As it happens, though, the SPY-film falls into the category of the marvelous by virtue of its main villain, Karl Stromberg (Curt Jergens) as a sort of demi-Nemo who is devoted to the beauties of the ocean.  He also plans to bring about armageddon in order to make a new start for mankind.  The "mcguffin" in the plot is a mundane submarine tracking system, but as Bond and his female lead chase after the device, they uncover Stromberg's plot, which includes his having constructed his own underwater city whereby to survive the cataclysm. 

Stromberg is certainly the reason I didn't like this film much the first time round.  His love for the sea ought to make him a very dynamic Bond-villain, given that two of the best Bond-villains in the books, Emilio Largo and Mister Big, carried nautical associations.  But though Curt Jergens does his best with the character, the Stromberg character is never more than the sum of his parts.

Both the book and film serials starring James Bond have often been accused of being demeaning or condescending to women.  I've disputed this in other reviews, but SPY WHO LOVED ME is a definite improvement over MAN WITH THE GOLDEN GUN, where the lead female was played as a ditz.  The heroine who was "spy-loved" in the novel was not entirely defenseless-- she was at least able to use a gun-- but the film's female lead is much more formidable.  In tune with the era's appeals to ideological compromise between Western democracy and Soviet Communism, Russian spy-girl Anya Asamova (Barbara Bach) is played as Bond's opposite number on the other side.  The script never condescends to Asamova, who outmaneuvers Bond on a couple of occasions and shows herself able to defend herself against normal opponents.  I would have liked to see her be a little more dynamic at the film's climax, but this wasn't a deal-killer.  Bach's romance with Bond-- who, we learn early on, has accidentally killed Asamova's lover-- is handled intelligently; she certainly doesn't fall into 007's bed at the crook of Bond's finger.
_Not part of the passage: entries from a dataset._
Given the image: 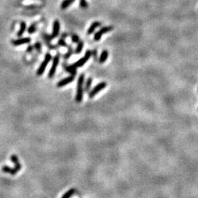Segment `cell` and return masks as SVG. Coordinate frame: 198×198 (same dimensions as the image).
<instances>
[{
  "mask_svg": "<svg viewBox=\"0 0 198 198\" xmlns=\"http://www.w3.org/2000/svg\"><path fill=\"white\" fill-rule=\"evenodd\" d=\"M73 80H74V76L71 75V76H68L67 78H65L63 80H61V81H59L57 83V87H62L65 86V85L72 82Z\"/></svg>",
  "mask_w": 198,
  "mask_h": 198,
  "instance_id": "cell-7",
  "label": "cell"
},
{
  "mask_svg": "<svg viewBox=\"0 0 198 198\" xmlns=\"http://www.w3.org/2000/svg\"><path fill=\"white\" fill-rule=\"evenodd\" d=\"M34 47H35V49L36 50H37V51H41V43H40L39 42H36L35 44Z\"/></svg>",
  "mask_w": 198,
  "mask_h": 198,
  "instance_id": "cell-23",
  "label": "cell"
},
{
  "mask_svg": "<svg viewBox=\"0 0 198 198\" xmlns=\"http://www.w3.org/2000/svg\"><path fill=\"white\" fill-rule=\"evenodd\" d=\"M26 28H27V24H26L25 22H24V21L21 22L20 29H19V31L18 32L17 36H19V37H21L22 35L24 34V32H25V30H26Z\"/></svg>",
  "mask_w": 198,
  "mask_h": 198,
  "instance_id": "cell-14",
  "label": "cell"
},
{
  "mask_svg": "<svg viewBox=\"0 0 198 198\" xmlns=\"http://www.w3.org/2000/svg\"><path fill=\"white\" fill-rule=\"evenodd\" d=\"M75 0H64L61 4V9L65 10V9L68 8L71 4H73Z\"/></svg>",
  "mask_w": 198,
  "mask_h": 198,
  "instance_id": "cell-15",
  "label": "cell"
},
{
  "mask_svg": "<svg viewBox=\"0 0 198 198\" xmlns=\"http://www.w3.org/2000/svg\"><path fill=\"white\" fill-rule=\"evenodd\" d=\"M32 50H33V47H32V46H28V48H27V52H32Z\"/></svg>",
  "mask_w": 198,
  "mask_h": 198,
  "instance_id": "cell-26",
  "label": "cell"
},
{
  "mask_svg": "<svg viewBox=\"0 0 198 198\" xmlns=\"http://www.w3.org/2000/svg\"><path fill=\"white\" fill-rule=\"evenodd\" d=\"M59 21L56 20L54 21V24H53V32L52 35L51 36V38H55L56 37H57L58 34H59Z\"/></svg>",
  "mask_w": 198,
  "mask_h": 198,
  "instance_id": "cell-9",
  "label": "cell"
},
{
  "mask_svg": "<svg viewBox=\"0 0 198 198\" xmlns=\"http://www.w3.org/2000/svg\"><path fill=\"white\" fill-rule=\"evenodd\" d=\"M100 25H101L100 22H98V21H95V22H94V23H93V24H92V25L90 27V28L88 29L87 35H91L92 33H93V32L95 30V29H96V28H98V27H99Z\"/></svg>",
  "mask_w": 198,
  "mask_h": 198,
  "instance_id": "cell-12",
  "label": "cell"
},
{
  "mask_svg": "<svg viewBox=\"0 0 198 198\" xmlns=\"http://www.w3.org/2000/svg\"><path fill=\"white\" fill-rule=\"evenodd\" d=\"M112 29H113V27H112V26L103 27V28H101L98 32H97L96 33H95V35H94V40H95V41H99V40L101 38L102 35H103V34H105V33H107V32L112 31Z\"/></svg>",
  "mask_w": 198,
  "mask_h": 198,
  "instance_id": "cell-6",
  "label": "cell"
},
{
  "mask_svg": "<svg viewBox=\"0 0 198 198\" xmlns=\"http://www.w3.org/2000/svg\"><path fill=\"white\" fill-rule=\"evenodd\" d=\"M83 46H84V42H82V41H79V42L78 43V46H77V47H76L75 52L77 53V54L81 52L82 49H83Z\"/></svg>",
  "mask_w": 198,
  "mask_h": 198,
  "instance_id": "cell-18",
  "label": "cell"
},
{
  "mask_svg": "<svg viewBox=\"0 0 198 198\" xmlns=\"http://www.w3.org/2000/svg\"><path fill=\"white\" fill-rule=\"evenodd\" d=\"M85 81V74H81L78 79V83H77V90H76V101L77 103H80L83 98V85Z\"/></svg>",
  "mask_w": 198,
  "mask_h": 198,
  "instance_id": "cell-1",
  "label": "cell"
},
{
  "mask_svg": "<svg viewBox=\"0 0 198 198\" xmlns=\"http://www.w3.org/2000/svg\"><path fill=\"white\" fill-rule=\"evenodd\" d=\"M59 54H57V55H56V56L54 57V60H53L52 65H51V69H50V71H49V74H48L49 78L51 79L53 76L55 75V73H56V71H57V65H58V63H59Z\"/></svg>",
  "mask_w": 198,
  "mask_h": 198,
  "instance_id": "cell-5",
  "label": "cell"
},
{
  "mask_svg": "<svg viewBox=\"0 0 198 198\" xmlns=\"http://www.w3.org/2000/svg\"><path fill=\"white\" fill-rule=\"evenodd\" d=\"M2 171L5 173H9V174L12 175H15L16 173H18V170L15 169V167L14 168H10V167L8 166H4L2 168Z\"/></svg>",
  "mask_w": 198,
  "mask_h": 198,
  "instance_id": "cell-11",
  "label": "cell"
},
{
  "mask_svg": "<svg viewBox=\"0 0 198 198\" xmlns=\"http://www.w3.org/2000/svg\"><path fill=\"white\" fill-rule=\"evenodd\" d=\"M10 160H11V161L15 164V169H17L18 171H20L21 169V164L19 162V159H18L17 156L13 154V155H12V156H10Z\"/></svg>",
  "mask_w": 198,
  "mask_h": 198,
  "instance_id": "cell-10",
  "label": "cell"
},
{
  "mask_svg": "<svg viewBox=\"0 0 198 198\" xmlns=\"http://www.w3.org/2000/svg\"><path fill=\"white\" fill-rule=\"evenodd\" d=\"M35 30H36L35 24H33L29 27V29H28V33H29V34H32V33H34V32H35Z\"/></svg>",
  "mask_w": 198,
  "mask_h": 198,
  "instance_id": "cell-20",
  "label": "cell"
},
{
  "mask_svg": "<svg viewBox=\"0 0 198 198\" xmlns=\"http://www.w3.org/2000/svg\"><path fill=\"white\" fill-rule=\"evenodd\" d=\"M91 55H92L91 51H87L86 53H85V56H84L83 57H81V59H80L79 60H78V61L76 62V63H75L72 66H73V68H80V67H81L82 65H85V63L87 62V60L90 59V57H91Z\"/></svg>",
  "mask_w": 198,
  "mask_h": 198,
  "instance_id": "cell-4",
  "label": "cell"
},
{
  "mask_svg": "<svg viewBox=\"0 0 198 198\" xmlns=\"http://www.w3.org/2000/svg\"><path fill=\"white\" fill-rule=\"evenodd\" d=\"M76 192H77V191L76 190V189H71L69 191H68L66 193L64 194V195L62 197V198H70L71 197L73 196L74 194H76Z\"/></svg>",
  "mask_w": 198,
  "mask_h": 198,
  "instance_id": "cell-16",
  "label": "cell"
},
{
  "mask_svg": "<svg viewBox=\"0 0 198 198\" xmlns=\"http://www.w3.org/2000/svg\"><path fill=\"white\" fill-rule=\"evenodd\" d=\"M71 40H72V41H73V43H78L80 41L79 37L78 35H73L72 37H71Z\"/></svg>",
  "mask_w": 198,
  "mask_h": 198,
  "instance_id": "cell-21",
  "label": "cell"
},
{
  "mask_svg": "<svg viewBox=\"0 0 198 198\" xmlns=\"http://www.w3.org/2000/svg\"><path fill=\"white\" fill-rule=\"evenodd\" d=\"M80 6H81V8L86 9L88 6V4L87 3V2L85 0H81V1H80Z\"/></svg>",
  "mask_w": 198,
  "mask_h": 198,
  "instance_id": "cell-22",
  "label": "cell"
},
{
  "mask_svg": "<svg viewBox=\"0 0 198 198\" xmlns=\"http://www.w3.org/2000/svg\"><path fill=\"white\" fill-rule=\"evenodd\" d=\"M96 54H97L96 51H95V50H93V57H94V58H96V57H97Z\"/></svg>",
  "mask_w": 198,
  "mask_h": 198,
  "instance_id": "cell-27",
  "label": "cell"
},
{
  "mask_svg": "<svg viewBox=\"0 0 198 198\" xmlns=\"http://www.w3.org/2000/svg\"><path fill=\"white\" fill-rule=\"evenodd\" d=\"M31 41V39L29 37H24V38H20V39L15 40V41H12V44L13 46H21L23 44L29 43Z\"/></svg>",
  "mask_w": 198,
  "mask_h": 198,
  "instance_id": "cell-8",
  "label": "cell"
},
{
  "mask_svg": "<svg viewBox=\"0 0 198 198\" xmlns=\"http://www.w3.org/2000/svg\"><path fill=\"white\" fill-rule=\"evenodd\" d=\"M109 57V52L107 51V50H104V51H103V52L101 53V54L100 58H99V63H105L106 60L107 59V58H108Z\"/></svg>",
  "mask_w": 198,
  "mask_h": 198,
  "instance_id": "cell-13",
  "label": "cell"
},
{
  "mask_svg": "<svg viewBox=\"0 0 198 198\" xmlns=\"http://www.w3.org/2000/svg\"><path fill=\"white\" fill-rule=\"evenodd\" d=\"M58 44L62 46H67V44H66V43L65 42V41L63 39L59 40V41H58Z\"/></svg>",
  "mask_w": 198,
  "mask_h": 198,
  "instance_id": "cell-24",
  "label": "cell"
},
{
  "mask_svg": "<svg viewBox=\"0 0 198 198\" xmlns=\"http://www.w3.org/2000/svg\"><path fill=\"white\" fill-rule=\"evenodd\" d=\"M67 54V55H65V58H68V57H69L71 56V54H72V50H71V49H70L69 51H68V52L67 53V54Z\"/></svg>",
  "mask_w": 198,
  "mask_h": 198,
  "instance_id": "cell-25",
  "label": "cell"
},
{
  "mask_svg": "<svg viewBox=\"0 0 198 198\" xmlns=\"http://www.w3.org/2000/svg\"><path fill=\"white\" fill-rule=\"evenodd\" d=\"M65 71H67L69 73H71L72 76H74L75 74H76V68H73L72 65H70V66H66V67H65Z\"/></svg>",
  "mask_w": 198,
  "mask_h": 198,
  "instance_id": "cell-17",
  "label": "cell"
},
{
  "mask_svg": "<svg viewBox=\"0 0 198 198\" xmlns=\"http://www.w3.org/2000/svg\"><path fill=\"white\" fill-rule=\"evenodd\" d=\"M51 59V54H49V53H47V54H46V56H45V58H44V60L41 64L39 68L37 69V76H41V75L43 74L44 71H45V70H46V66H47V65L49 64V63L50 62Z\"/></svg>",
  "mask_w": 198,
  "mask_h": 198,
  "instance_id": "cell-2",
  "label": "cell"
},
{
  "mask_svg": "<svg viewBox=\"0 0 198 198\" xmlns=\"http://www.w3.org/2000/svg\"><path fill=\"white\" fill-rule=\"evenodd\" d=\"M92 81H93V80H92V78H88L87 81L86 82V85H85V90H86L87 92L89 91V90H90V87H91V85H92Z\"/></svg>",
  "mask_w": 198,
  "mask_h": 198,
  "instance_id": "cell-19",
  "label": "cell"
},
{
  "mask_svg": "<svg viewBox=\"0 0 198 198\" xmlns=\"http://www.w3.org/2000/svg\"><path fill=\"white\" fill-rule=\"evenodd\" d=\"M107 83L103 81V82H100L99 84L96 85L95 87L93 88V90H90V92L89 93V98H93V97H95V95H97L100 91H101L102 90H103L104 88L107 87Z\"/></svg>",
  "mask_w": 198,
  "mask_h": 198,
  "instance_id": "cell-3",
  "label": "cell"
}]
</instances>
Finally, though I felt Roger Moore never found a decent take on Bond in his first two films, the script gives Moore a much more centered role.  The Bond of LIVE AND LET DIE is effete despite his skills, and the Bond of GOLDEN GUN is frankly clownish.  But in SPY Moore's Bond seems far more the professional spy-- and killer-- than he had seemed to be in any of the Eon Bond-films since THUNDERBALL.